米国株式市場は小幅高、予算教書が支援

ほぼ予想通りの内容、投資家の間で安心感

 5月23日、米国株式市場は小幅高。写真はNY証券取引所のトレーダー、22日撮影(2017年 ロイター/Brendan McDermid)

[ニューヨーク 23日 ロイター] - 米国株式市場は小幅高。トランプ米政権の予算教書公表を受けて買いが優勢となったが、自動車部品小売りなど一般消費財株は軟調だった。

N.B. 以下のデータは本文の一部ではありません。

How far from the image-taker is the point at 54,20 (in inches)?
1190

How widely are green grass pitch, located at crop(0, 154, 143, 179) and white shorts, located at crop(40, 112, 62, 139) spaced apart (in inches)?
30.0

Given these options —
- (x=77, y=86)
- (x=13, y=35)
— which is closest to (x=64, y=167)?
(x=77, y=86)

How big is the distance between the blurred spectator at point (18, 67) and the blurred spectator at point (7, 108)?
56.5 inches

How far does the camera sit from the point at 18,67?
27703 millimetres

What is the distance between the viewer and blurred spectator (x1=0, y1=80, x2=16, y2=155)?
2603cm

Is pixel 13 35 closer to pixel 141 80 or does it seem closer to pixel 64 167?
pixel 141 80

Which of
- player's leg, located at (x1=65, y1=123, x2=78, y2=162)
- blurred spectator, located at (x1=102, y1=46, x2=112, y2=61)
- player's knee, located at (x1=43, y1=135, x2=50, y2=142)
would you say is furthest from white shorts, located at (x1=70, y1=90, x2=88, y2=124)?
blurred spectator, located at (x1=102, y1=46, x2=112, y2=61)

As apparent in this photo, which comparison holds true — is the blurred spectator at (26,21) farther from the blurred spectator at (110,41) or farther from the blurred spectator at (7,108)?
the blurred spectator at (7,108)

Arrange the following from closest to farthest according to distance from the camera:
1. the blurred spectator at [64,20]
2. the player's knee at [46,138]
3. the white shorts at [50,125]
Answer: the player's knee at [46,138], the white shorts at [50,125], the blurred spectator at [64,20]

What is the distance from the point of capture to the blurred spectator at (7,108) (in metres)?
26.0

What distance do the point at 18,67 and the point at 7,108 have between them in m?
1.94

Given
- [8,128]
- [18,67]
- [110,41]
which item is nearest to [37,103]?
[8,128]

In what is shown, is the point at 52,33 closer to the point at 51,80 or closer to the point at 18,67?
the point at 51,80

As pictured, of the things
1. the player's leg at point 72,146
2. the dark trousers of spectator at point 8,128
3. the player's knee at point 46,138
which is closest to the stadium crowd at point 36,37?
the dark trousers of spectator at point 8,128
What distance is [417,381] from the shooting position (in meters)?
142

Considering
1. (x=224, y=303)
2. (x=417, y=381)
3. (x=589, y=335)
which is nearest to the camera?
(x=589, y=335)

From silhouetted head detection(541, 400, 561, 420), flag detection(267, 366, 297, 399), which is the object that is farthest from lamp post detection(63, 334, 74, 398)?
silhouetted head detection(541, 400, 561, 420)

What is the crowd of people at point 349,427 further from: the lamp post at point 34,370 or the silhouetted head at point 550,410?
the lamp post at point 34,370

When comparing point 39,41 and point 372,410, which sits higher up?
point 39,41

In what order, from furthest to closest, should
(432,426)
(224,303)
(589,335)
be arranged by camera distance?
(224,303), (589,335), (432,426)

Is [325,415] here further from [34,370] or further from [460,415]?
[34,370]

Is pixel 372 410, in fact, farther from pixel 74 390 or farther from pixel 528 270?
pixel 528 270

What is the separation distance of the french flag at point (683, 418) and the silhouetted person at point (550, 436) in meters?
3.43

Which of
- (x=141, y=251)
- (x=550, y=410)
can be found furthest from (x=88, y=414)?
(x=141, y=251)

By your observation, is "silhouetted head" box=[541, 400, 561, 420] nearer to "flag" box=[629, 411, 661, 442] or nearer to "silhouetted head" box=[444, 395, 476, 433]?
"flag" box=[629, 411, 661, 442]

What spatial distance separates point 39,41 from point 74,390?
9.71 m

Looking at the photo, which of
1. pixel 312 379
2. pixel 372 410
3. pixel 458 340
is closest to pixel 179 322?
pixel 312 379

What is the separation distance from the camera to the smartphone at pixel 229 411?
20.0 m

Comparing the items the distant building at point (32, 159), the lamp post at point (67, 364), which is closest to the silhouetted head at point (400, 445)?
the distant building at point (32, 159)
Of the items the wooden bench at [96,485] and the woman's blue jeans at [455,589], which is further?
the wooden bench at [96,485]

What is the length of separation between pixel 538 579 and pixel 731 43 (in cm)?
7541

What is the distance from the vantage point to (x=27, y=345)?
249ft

予算教書はインフラ投資や国防費を増額する一方で社会保障費を削減するなど、おおむね予想通りの内容で、投資家の間で安心感が広がった。バンク・オブ・ザ・ウエストのチーフ・インベストメント・ストラテジスト、ウェード・バリエット氏は「大きな驚きはなく、マーケットはこの点を歓迎した」と述べた。

S&P500種指数は2400を回復する場面もあったが、終盤にかけて上げ幅を縮めた。

トランプ大統領が外遊中で、昨年の米大統領選へのロシアの介入疑惑などを巡る新たな報道がなかったことは相場の支えになった。

リバティービュー・キャピタル・マネジメントのリック・メクラー社長は「トランプ氏が不在のため報道の勢いがやや鈍り、投資家が徐々に戻った」と話した。

この日発表の経済指標は弱め。4月新築住宅販売は年率換算で前月比11.4%減と、9年半ぶりの高水準だった3月分から大きく落ち込んだ。

S&P500種のセクター別指数は主要11業種のうち10業種が上昇。金融株指数 <.SPSY>は0.8%上昇した。

半面、一般消費財<.SPLRCD>は0.4%安と下げ幅が大きかった。決算が予想に届かなかった自動車部品小売チェーンのオートゾーン<AZO.N>は11.8%下落。オライリー・オートモーティブ<ORLY.O>やジェニュイン・パーツ<GPC.N>など他の自動車部品小売りも全般に下げた。

騰落銘柄数は、ニューヨーク証券取引所では上げ銘柄が下げ銘柄を上回り、比率は1.48対1だった。ナスダックも1.11対1で上げが下げを上回った。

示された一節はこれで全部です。